Other than being annoyed because nasty journalists keep asking him questions about it, Trump could care less that the country is shut down. It doesn’t stop him from building monuments to himself. It doesn’t stop his migrant pogrom. It certainly doesn’t stop him funding what he wants to fund, regardless of what Congress does.
It might be satisfying to keep the government shut down because it gives us the illusion we hold Congressional power, but we really don’t. Not unless we’re willing to sacrifice people who need food, who need to be paid, who are under threat of losing cars and homes, because of the shutdown.
The power we do have is our resistance, but never to the point of harming people who don’t deserve to be harmed. But, we can resist much in Congress without harming folks, and we should. We can resist much in the streets, and we will.
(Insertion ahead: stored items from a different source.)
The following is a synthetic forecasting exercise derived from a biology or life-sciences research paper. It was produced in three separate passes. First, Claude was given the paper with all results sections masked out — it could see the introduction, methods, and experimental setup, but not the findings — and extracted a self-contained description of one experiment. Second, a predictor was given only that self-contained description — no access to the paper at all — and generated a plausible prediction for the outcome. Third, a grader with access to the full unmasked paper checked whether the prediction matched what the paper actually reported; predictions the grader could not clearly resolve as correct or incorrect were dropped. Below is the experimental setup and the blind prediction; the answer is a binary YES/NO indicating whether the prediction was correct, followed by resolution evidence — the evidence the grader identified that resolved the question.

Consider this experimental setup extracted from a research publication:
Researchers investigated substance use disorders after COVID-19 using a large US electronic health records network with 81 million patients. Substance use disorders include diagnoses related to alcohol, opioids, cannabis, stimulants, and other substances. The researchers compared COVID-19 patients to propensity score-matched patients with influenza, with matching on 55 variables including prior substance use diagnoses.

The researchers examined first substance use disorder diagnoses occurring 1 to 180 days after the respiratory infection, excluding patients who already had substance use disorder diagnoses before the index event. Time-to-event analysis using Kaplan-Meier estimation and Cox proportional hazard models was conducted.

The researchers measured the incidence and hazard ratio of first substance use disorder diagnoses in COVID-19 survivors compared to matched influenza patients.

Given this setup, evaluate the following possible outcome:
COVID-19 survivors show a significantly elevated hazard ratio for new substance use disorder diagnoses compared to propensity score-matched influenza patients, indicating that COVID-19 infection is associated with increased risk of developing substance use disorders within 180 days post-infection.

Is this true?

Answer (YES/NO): YES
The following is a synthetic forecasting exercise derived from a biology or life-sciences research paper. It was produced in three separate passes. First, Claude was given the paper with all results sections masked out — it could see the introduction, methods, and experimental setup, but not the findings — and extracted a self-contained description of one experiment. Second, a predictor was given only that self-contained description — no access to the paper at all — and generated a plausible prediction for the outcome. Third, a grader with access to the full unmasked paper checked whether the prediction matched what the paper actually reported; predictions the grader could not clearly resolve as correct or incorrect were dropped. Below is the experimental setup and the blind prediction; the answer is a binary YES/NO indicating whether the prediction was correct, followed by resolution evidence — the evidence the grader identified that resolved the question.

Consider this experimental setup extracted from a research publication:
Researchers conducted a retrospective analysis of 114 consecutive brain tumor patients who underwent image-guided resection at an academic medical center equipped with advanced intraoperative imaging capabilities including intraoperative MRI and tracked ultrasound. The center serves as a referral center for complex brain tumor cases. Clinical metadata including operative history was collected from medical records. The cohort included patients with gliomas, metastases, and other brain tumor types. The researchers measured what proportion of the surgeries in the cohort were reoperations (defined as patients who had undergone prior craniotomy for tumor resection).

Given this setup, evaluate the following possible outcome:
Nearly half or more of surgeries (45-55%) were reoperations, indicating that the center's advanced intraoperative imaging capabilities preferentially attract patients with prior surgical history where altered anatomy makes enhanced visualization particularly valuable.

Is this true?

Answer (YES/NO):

We can resist when we vote, and we must.
Most importantly, we can remember exactly who it is we are resisting, and never let the pundits tell us otherwise.
When voters see their healthcare double at the end of the year, it won’t be because of a choice eight Democrats made, but because this is the choice 52 Republicans made. When people get their SNAP benefits, federal workers get their jobs back and get paid, and the country is functioning again, it won’t be because 52 Republicans voted, but because eight Democrats did.